* Kutipan Bacaan
__________________________________________________

Instutisi ini memang lahir pada kurun awal abad 20 M, yang saat itu dapat dianggap sebagai periode pertumbuhan madrasah dalam sejarah pendidikan Islam di Indonesia. Memasuki abad 20 M, banyak orang-orang Islam Indonesia mulai menyadari bahwa mereka tidak akan mungkin berkompetisi dengan kekuatan-kekuatan yang menantang dari pihak kolonialisme Belanda, penetrasi Kristen dan perjuangan untuk maju di bagian-bagian lain di Asia, apabila mereka terus melanjutkan kegiatan dengan cara-cara tradisional dalam menegakkan Islam. Munculnya kesadaran kritis tersebut di kalangan umat Islam di Indonesia tidak bisa dilepaskan dari kiprah kaum terdidik lulusan pendidikan Mesir atau Timur Tengah yang telah banyak menyerap semangat pembaruan (modernisme) di sana, sekembalinya ke tanah air mereka melakukan pengembangan pendidikan barr yang lazim disebut madrasah dengan menerapkan metode dan kurikulum baru
Munculnya madrasah menurut para sejarawan pendidikan sebagai salah satu bentuk pembaruan pendidikan Islam di Indonesia. Alasannya adalah secara historis awal kemunculan madrasah dapat dilihat pada dua situasi; adanya pembaruan Islam di Indonesia dan adanya respon pendidikan Islam terhadap kebijakan pendidikan Hindia Belanda. Dari sini dapat diartikan bahwa munculnya madrasah mengandung kritik pada lembaga pendidikan sebelumnya, yakni pondok pesantren. Dapat dikatakan munculnya madrasah sebagai usaha untuk pembaruan dan menjembatani hubungan antara sistem tradisional (pesantren) dengan sistem pendidikan modern. Dan hal ini juga merupakan sebagai upaya penyempurnaan terhadap sistem pendidikan di pondok pesantren kearah suatu sistem pendidikan yang lebih memungkinkan lulusannya memperoleh kesempatan yang sama dengan sekolah yang umum. Maka tak heran belakangan banyak bermunculan madrasah dilingkungan pondok pesantren.

__________________________________________________

Menurut bacaan tentang madrasah di atas, dua situasi apa yang menjadi awal munculnya madrasah?

* Data Tercatat
__________________________________________________

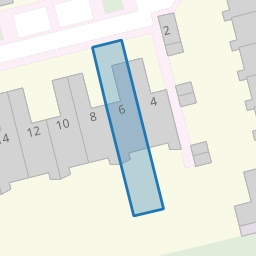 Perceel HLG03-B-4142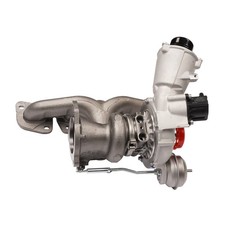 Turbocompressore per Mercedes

__________________________________________________

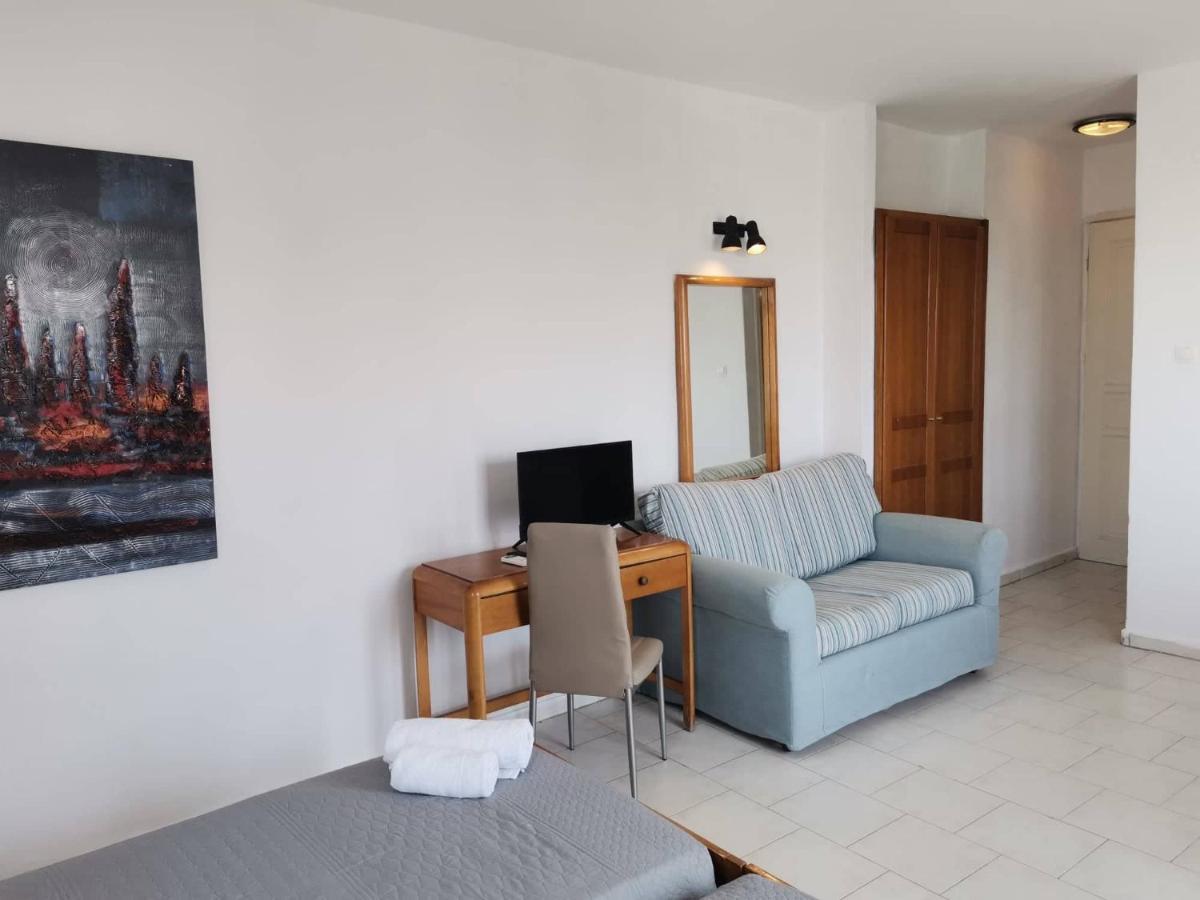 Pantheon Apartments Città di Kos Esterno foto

__________________________________________________

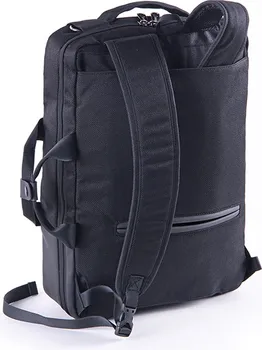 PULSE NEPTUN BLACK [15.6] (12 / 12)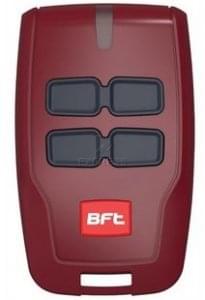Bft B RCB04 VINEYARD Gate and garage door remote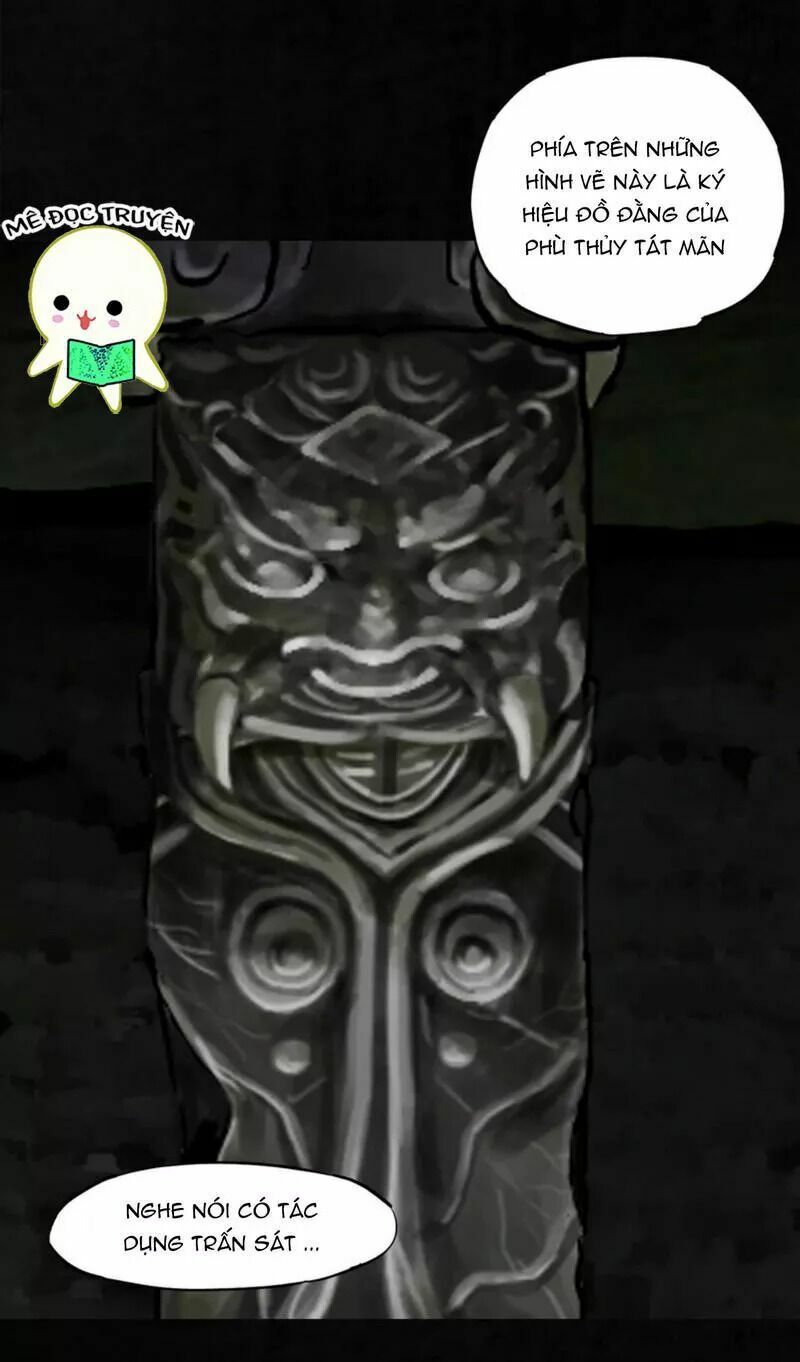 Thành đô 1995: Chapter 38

__________________________________________________

* Jawaban
Adanya pembaruan Islam di Indonesia dan adanya respon pendidikan Islam terhadap kebijakan pendidikan Hindia Belanda.